* Task to carry out: Reproduce the items word for word, starting with the line that contains "At what distance" and going on through the line that contains "788 millimetres". Include both of those lines.
# # # # # # #
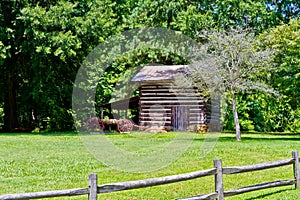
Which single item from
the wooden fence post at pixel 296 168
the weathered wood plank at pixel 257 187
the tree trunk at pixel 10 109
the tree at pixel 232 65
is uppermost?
the tree at pixel 232 65

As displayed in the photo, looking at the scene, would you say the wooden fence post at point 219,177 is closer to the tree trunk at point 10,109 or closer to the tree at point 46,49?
the tree at point 46,49

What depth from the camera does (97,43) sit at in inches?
1118

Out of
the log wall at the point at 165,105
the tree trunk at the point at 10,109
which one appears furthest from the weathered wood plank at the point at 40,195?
the tree trunk at the point at 10,109

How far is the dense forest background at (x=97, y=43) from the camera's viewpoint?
25.3 meters

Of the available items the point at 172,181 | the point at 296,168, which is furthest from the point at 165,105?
the point at 172,181

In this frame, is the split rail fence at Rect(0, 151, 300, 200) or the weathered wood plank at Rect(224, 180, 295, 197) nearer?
the split rail fence at Rect(0, 151, 300, 200)

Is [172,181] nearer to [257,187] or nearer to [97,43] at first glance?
[257,187]

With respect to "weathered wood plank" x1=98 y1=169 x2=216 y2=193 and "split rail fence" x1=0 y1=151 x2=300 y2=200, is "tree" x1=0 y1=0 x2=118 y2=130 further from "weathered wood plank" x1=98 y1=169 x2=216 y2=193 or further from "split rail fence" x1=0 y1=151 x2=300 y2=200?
"weathered wood plank" x1=98 y1=169 x2=216 y2=193

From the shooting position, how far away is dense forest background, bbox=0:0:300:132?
2533 cm

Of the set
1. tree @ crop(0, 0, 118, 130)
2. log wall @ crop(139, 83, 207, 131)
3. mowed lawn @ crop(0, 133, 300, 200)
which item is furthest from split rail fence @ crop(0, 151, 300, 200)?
tree @ crop(0, 0, 118, 130)

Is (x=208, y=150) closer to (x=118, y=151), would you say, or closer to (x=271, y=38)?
(x=118, y=151)

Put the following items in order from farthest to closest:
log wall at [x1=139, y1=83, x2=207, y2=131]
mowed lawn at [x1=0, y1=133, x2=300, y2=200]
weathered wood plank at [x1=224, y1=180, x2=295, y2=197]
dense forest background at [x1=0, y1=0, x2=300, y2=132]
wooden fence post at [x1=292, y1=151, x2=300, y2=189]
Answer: log wall at [x1=139, y1=83, x2=207, y2=131]
dense forest background at [x1=0, y1=0, x2=300, y2=132]
wooden fence post at [x1=292, y1=151, x2=300, y2=189]
mowed lawn at [x1=0, y1=133, x2=300, y2=200]
weathered wood plank at [x1=224, y1=180, x2=295, y2=197]

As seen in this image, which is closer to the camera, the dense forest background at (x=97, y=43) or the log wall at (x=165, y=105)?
the dense forest background at (x=97, y=43)

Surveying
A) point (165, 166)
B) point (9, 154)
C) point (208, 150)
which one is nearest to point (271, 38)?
point (208, 150)
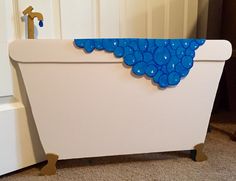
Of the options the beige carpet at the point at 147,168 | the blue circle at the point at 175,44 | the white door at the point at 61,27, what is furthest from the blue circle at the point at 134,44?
the beige carpet at the point at 147,168

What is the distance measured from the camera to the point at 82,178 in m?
0.78

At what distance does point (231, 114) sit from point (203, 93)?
25.7 inches

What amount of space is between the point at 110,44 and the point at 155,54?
131 millimetres

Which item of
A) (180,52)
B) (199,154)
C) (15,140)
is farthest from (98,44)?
(199,154)

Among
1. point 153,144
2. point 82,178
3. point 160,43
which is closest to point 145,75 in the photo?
point 160,43

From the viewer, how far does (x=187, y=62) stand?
788 millimetres

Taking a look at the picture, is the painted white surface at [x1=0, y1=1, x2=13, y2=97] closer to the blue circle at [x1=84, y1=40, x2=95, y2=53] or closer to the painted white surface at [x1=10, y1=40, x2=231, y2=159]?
the painted white surface at [x1=10, y1=40, x2=231, y2=159]

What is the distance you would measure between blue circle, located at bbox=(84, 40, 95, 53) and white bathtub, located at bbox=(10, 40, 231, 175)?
17 millimetres

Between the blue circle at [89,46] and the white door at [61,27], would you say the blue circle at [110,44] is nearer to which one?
the blue circle at [89,46]

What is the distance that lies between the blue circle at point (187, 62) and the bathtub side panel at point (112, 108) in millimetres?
22

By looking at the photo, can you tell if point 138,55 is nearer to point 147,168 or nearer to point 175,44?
point 175,44

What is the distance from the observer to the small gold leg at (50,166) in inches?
31.5

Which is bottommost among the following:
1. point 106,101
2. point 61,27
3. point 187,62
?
point 106,101

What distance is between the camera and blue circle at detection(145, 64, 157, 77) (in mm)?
773
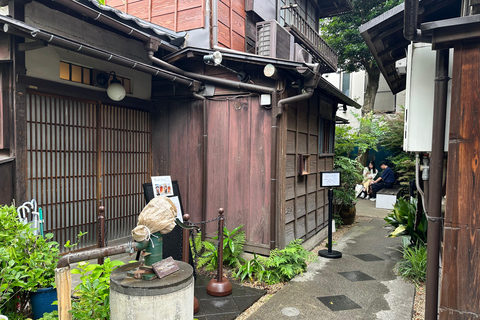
# # # # # # #
* Correct response:
At what distance does point (231, 114) sit from point (203, 93)?
25.7 inches

What amount of space is between the point at 110,44 and the point at 155,54?
131 millimetres

Which item of
A) (180,52)
B) (199,154)
C) (15,140)
is farthest from (98,44)?
(199,154)

Among
1. point 153,144
2. point 82,178
3. point 160,43
which is closest to point 145,75 in the photo?
point 160,43

From the viewer, how far does (x=187, y=62) stand?
788 millimetres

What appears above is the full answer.